BEGIN PROVIDED MATERIAL
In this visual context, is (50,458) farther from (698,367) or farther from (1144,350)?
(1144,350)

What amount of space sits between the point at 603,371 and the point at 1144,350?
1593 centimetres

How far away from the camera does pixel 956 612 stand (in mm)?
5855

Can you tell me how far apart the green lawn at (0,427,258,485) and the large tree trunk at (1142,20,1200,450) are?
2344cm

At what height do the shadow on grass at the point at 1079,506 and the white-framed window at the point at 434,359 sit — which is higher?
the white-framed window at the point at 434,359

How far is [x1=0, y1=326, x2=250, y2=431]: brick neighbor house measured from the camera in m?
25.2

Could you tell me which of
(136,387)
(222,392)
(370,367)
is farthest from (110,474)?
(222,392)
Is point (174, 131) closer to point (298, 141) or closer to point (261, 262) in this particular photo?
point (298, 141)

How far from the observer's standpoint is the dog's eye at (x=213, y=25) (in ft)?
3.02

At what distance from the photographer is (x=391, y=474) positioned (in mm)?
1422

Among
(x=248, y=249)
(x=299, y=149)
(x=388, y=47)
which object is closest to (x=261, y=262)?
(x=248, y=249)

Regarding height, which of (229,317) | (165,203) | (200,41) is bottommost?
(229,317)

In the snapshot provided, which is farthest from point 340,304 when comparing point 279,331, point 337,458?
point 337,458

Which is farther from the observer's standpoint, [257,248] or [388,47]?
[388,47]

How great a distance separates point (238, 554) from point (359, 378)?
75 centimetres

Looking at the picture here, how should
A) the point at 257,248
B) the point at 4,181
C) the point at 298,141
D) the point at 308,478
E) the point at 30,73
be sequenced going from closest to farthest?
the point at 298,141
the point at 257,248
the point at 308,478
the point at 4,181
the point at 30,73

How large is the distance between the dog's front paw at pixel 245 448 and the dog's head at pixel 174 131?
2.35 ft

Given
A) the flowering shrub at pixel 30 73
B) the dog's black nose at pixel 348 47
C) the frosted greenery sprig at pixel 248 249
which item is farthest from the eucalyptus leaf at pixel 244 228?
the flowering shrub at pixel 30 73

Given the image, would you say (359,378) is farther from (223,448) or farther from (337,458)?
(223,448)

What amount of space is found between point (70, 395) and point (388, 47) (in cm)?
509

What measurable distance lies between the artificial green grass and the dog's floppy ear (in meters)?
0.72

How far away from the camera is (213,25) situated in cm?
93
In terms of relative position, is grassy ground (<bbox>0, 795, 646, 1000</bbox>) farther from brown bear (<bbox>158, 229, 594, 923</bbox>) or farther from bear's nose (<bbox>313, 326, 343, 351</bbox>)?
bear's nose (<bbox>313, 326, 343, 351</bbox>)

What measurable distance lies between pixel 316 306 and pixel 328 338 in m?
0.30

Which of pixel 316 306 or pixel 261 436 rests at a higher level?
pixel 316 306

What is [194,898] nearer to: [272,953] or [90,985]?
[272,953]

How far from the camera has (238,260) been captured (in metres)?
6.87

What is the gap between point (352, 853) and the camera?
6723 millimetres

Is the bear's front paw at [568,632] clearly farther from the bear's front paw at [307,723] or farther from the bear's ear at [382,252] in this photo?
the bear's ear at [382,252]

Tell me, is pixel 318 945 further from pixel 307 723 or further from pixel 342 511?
END PROVIDED MATERIAL
▸ **EXERCISE INSTRUCTIONS**
Arrange the lines from the one containing "Which of pixel" through the final line as a Markdown table with the columns Number and Line, leaving out blank lines.

▸ **RESPONSE TO THIS TASK**
| Number | Line |
|---|---|
| 1 | Which of pixel 316 306 or pixel 261 436 rests at a higher level? |
| 2 | pixel 316 306 |
| 3 | What is [194,898] nearer to: [272,953] or [90,985]? |
| 4 | [272,953] |
| 5 | How far from the camera has (238,260) been captured (in metres)? |
| 6 | 6.87 |
| 7 | What is the gap between point (352, 853) and the camera? |
| 8 | 6723 millimetres |
| 9 | Is the bear's front paw at [568,632] clearly farther from the bear's front paw at [307,723] or farther from the bear's ear at [382,252] in this photo? |
| 10 | the bear's ear at [382,252] |
| 11 | Tell me, is pixel 318 945 further from pixel 307 723 or further from pixel 342 511? |